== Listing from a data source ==
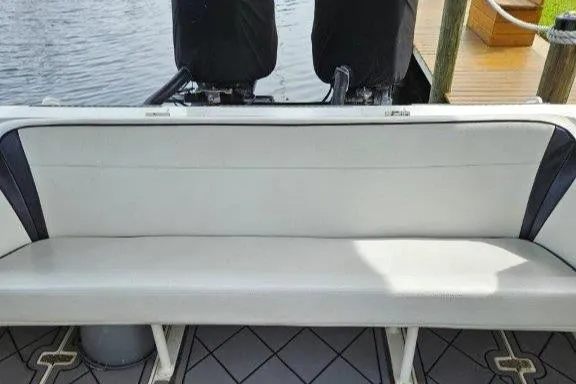Slide: The Image of 1993 Marlin Yachts Cuddy SF boat interior with cushioned seating and outboard motors. - 24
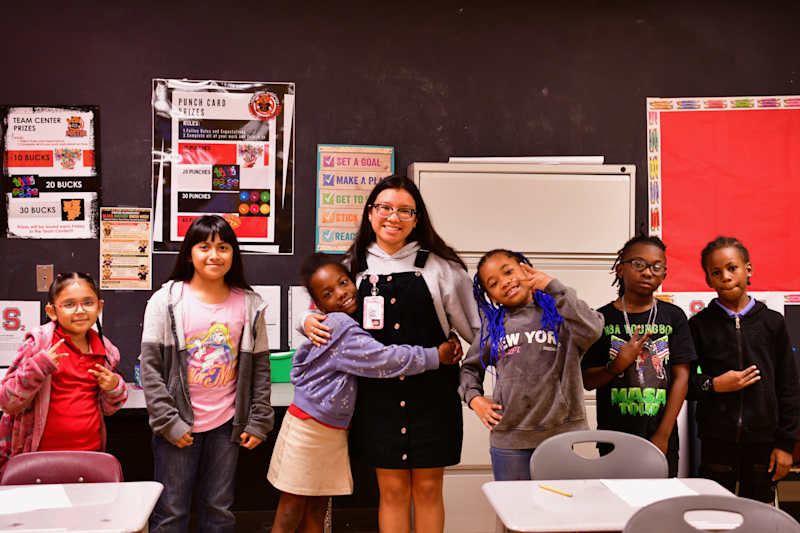 Teacher resident working with students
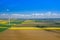 Aerial view of wind turbine. Rapeseed blooming. Windmills and yellow fields from above. Agricultural fields on a summer day.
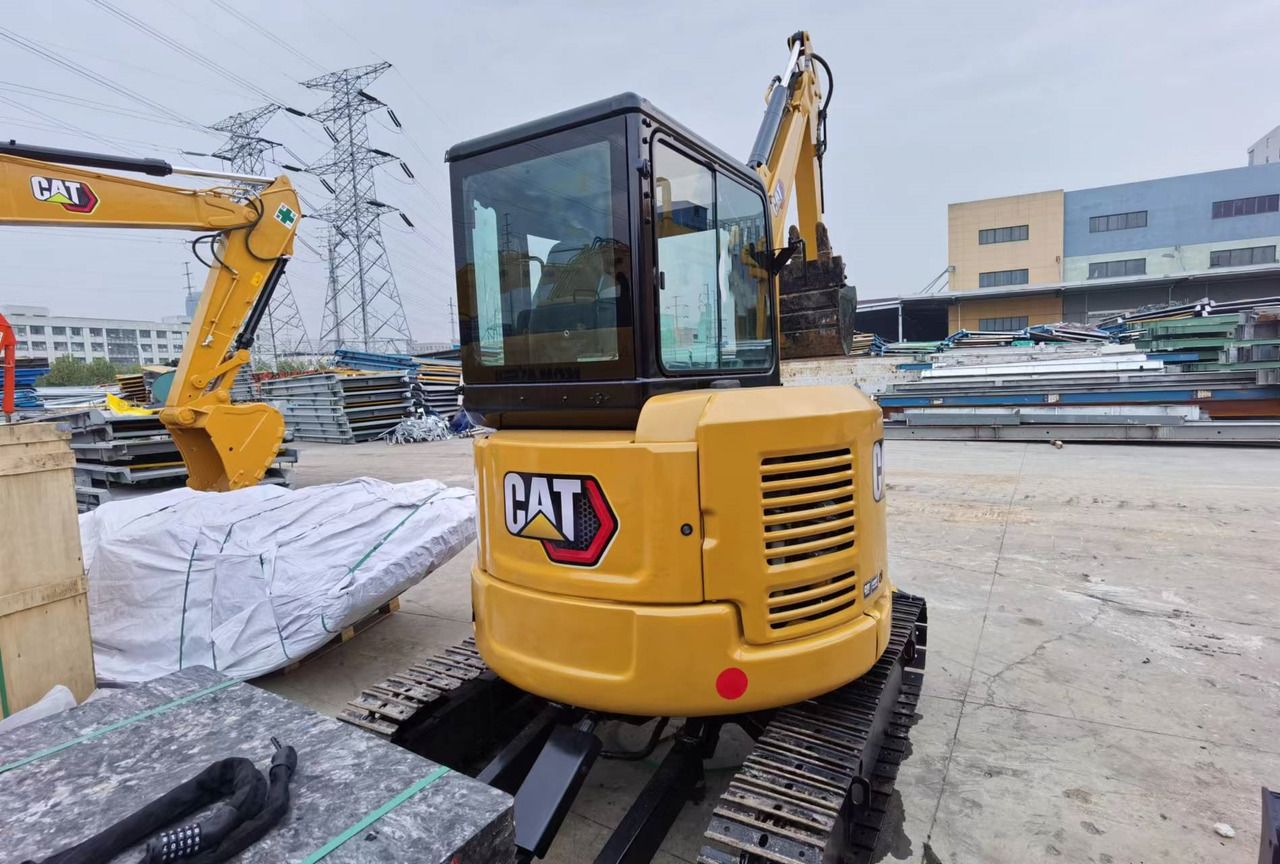 2023 Caterpillar 303.5E mini excavator, rear three-quarter view 2023 Caterpillar 303.5E mini excavator, rear three-quarter view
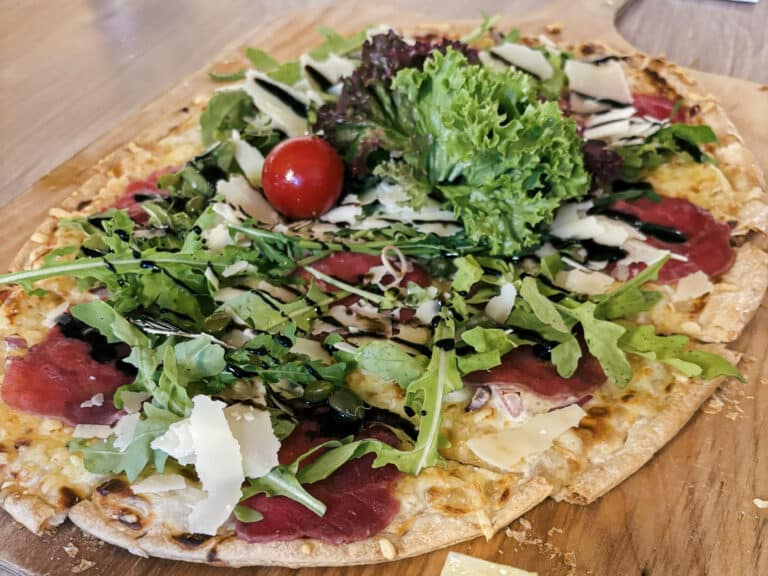 Gourmet pizza topped with greens and Parmesan shavings.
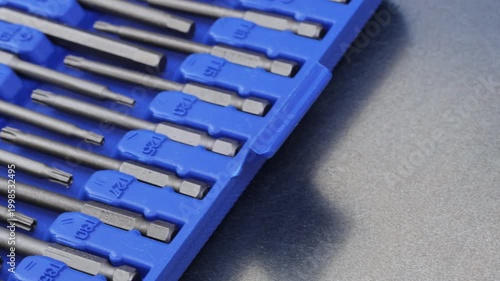 A set of metal bits for installation work in a plastic case.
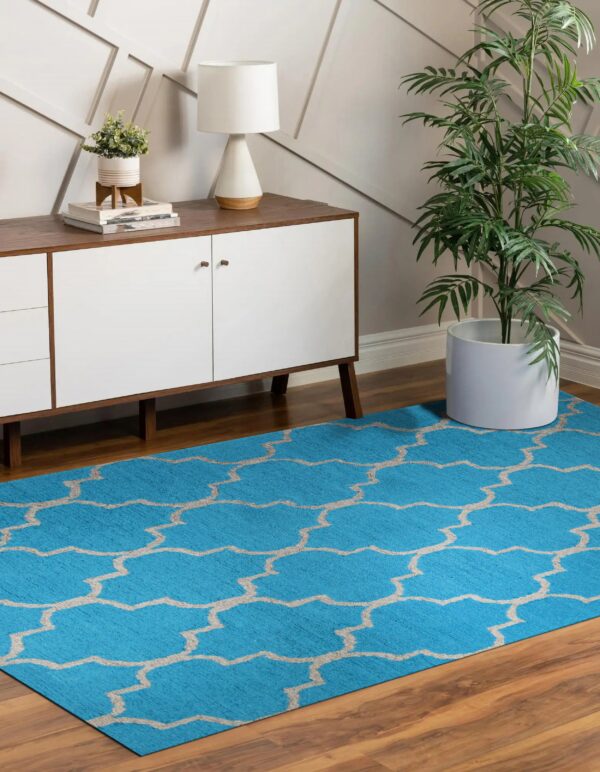 A bright blue rug with a beige geometric trellis pattern covers brown hardwood floors.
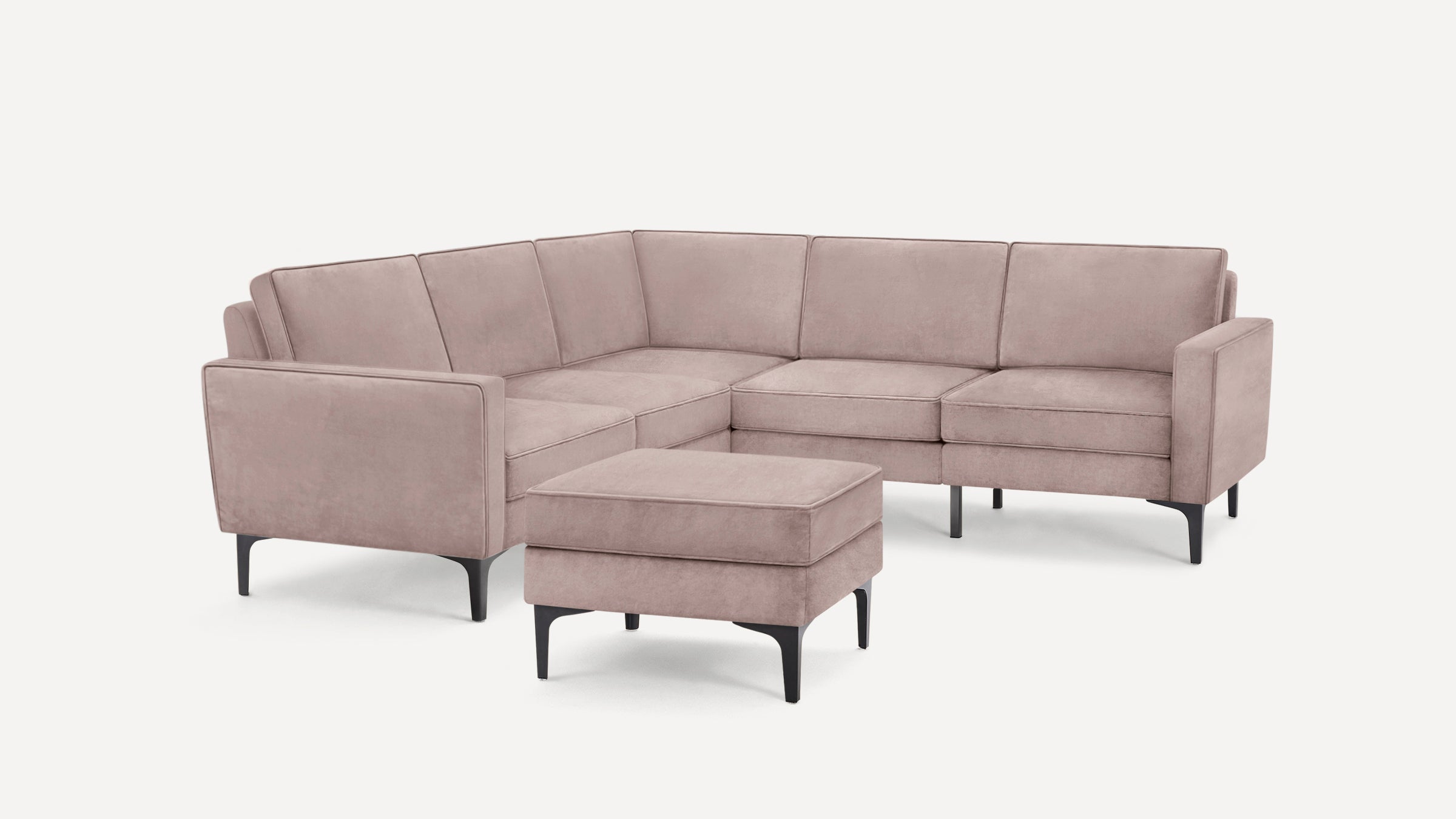 Modern L-shaped sectional sofa in soft dusty pink fabric with matching ottoman and black tapered legs on white background.
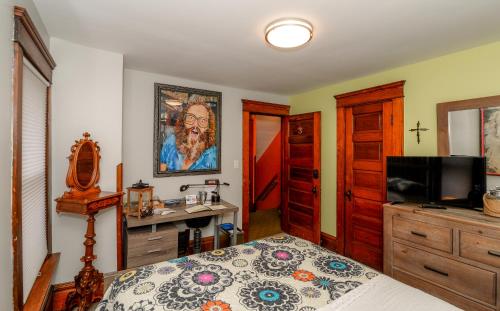 a bedroom with a bed and a desk and a television at Berrodin Bed & Breakfast in Akron
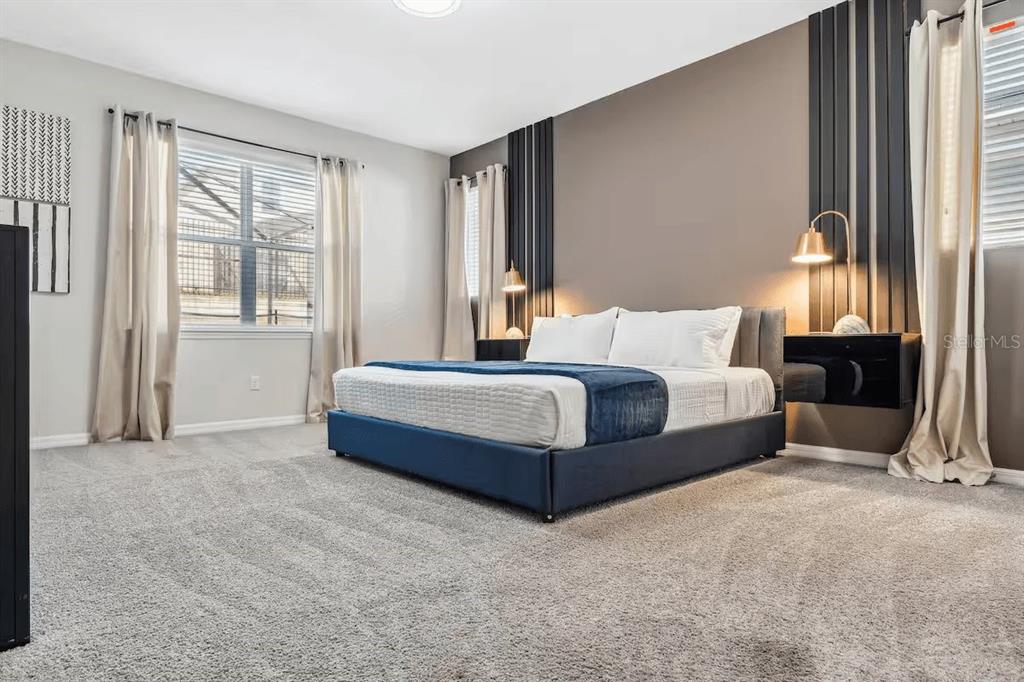 A bedroom features a blue bed, gray carpet, and dark vertical wall accents — 1820 SANDY PARK TRAIL, KISSIMMEE, FL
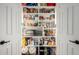 This walk-in pantry with double doors features ample shelving and storage space for food and kitchen essentials at 2635 W Atlanta Ave, Phoenix, AZ 85041
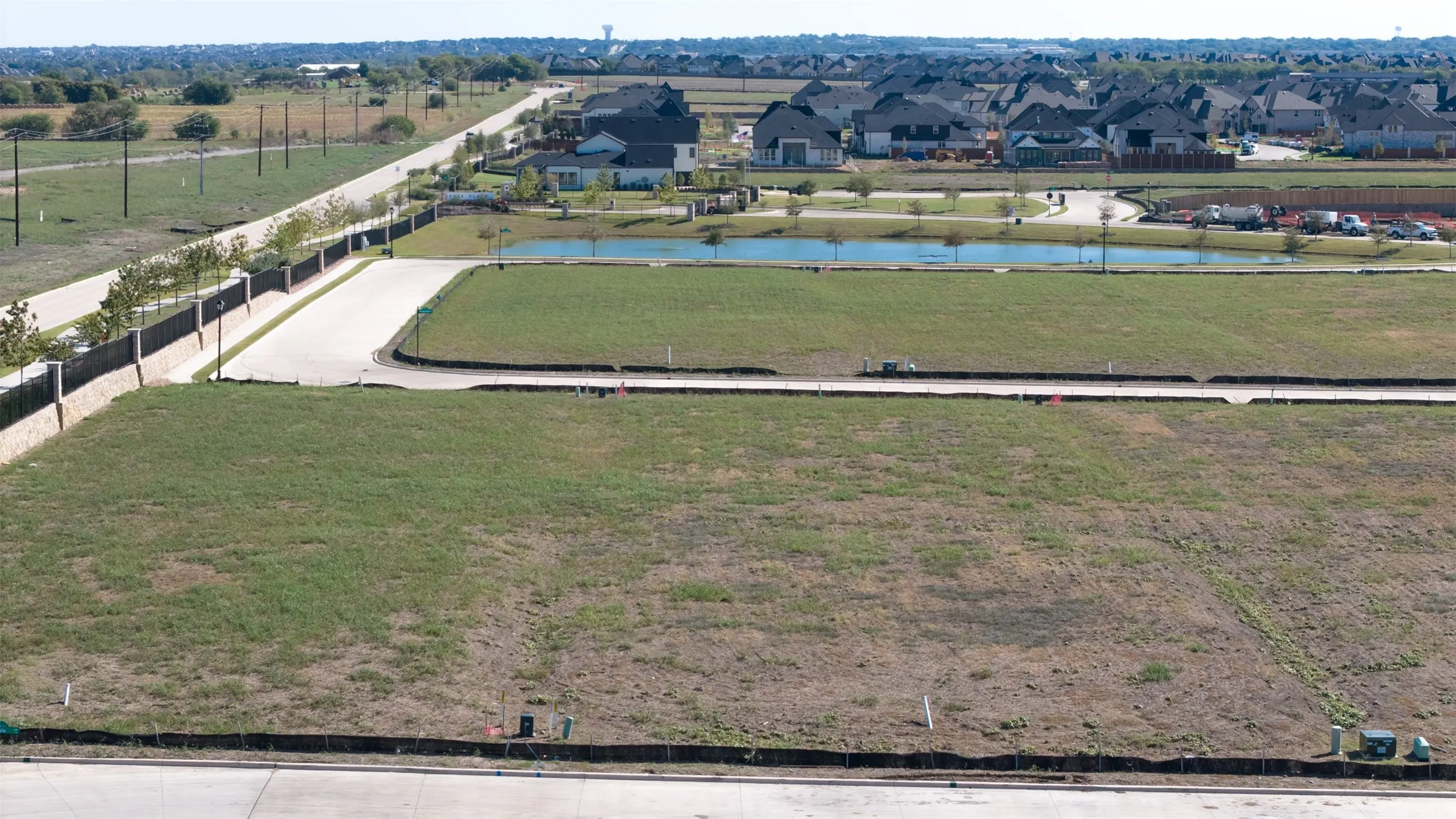 Expansive vacant parcel featuring paved road frontage, leveled terrain, and perimeter drainage fencing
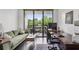 Comfortable living room area complete with office furniture and a view of a private outdoor balcony at 1130 Piedmont Ne Ave # 709, Atlanta, GA 30309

== EXERCISE GOAL ==
Copy out the lines of the listing above word for word, from the start of the listing down to the line containing "a bedroom with", including that line. Omit the pictures.

== EXPECTED ANSWER ==
Slide: The Image of 1993 Marlin Yachts Cuddy SF boat interior with cushioned seating and outboard motors. - 24
 Teacher resident working with students
 Aerial view of wind turbine. Rapeseed blooming. Windmills and yellow fields from above. Agricultural fields on a summer day.
 2023 Caterpillar 303.5E mini excavator, rear three-quarter view 2023 Caterpillar 303.5E mini excavator, rear three-quarter view
 Gourmet pizza topped with greens and Parmesan shavings.
 A set of metal bits for installation work in a plastic case.
 A bright blue rug with a beige geometric trellis pattern covers brown hardwood floors.
 Modern L-shaped sectional sofa in soft dusty pink fabric with matching ottoman and black tapered legs on white background.
 a bedroom with a bed and a desk and a television at Berrodin Bed & Breakfast in Akron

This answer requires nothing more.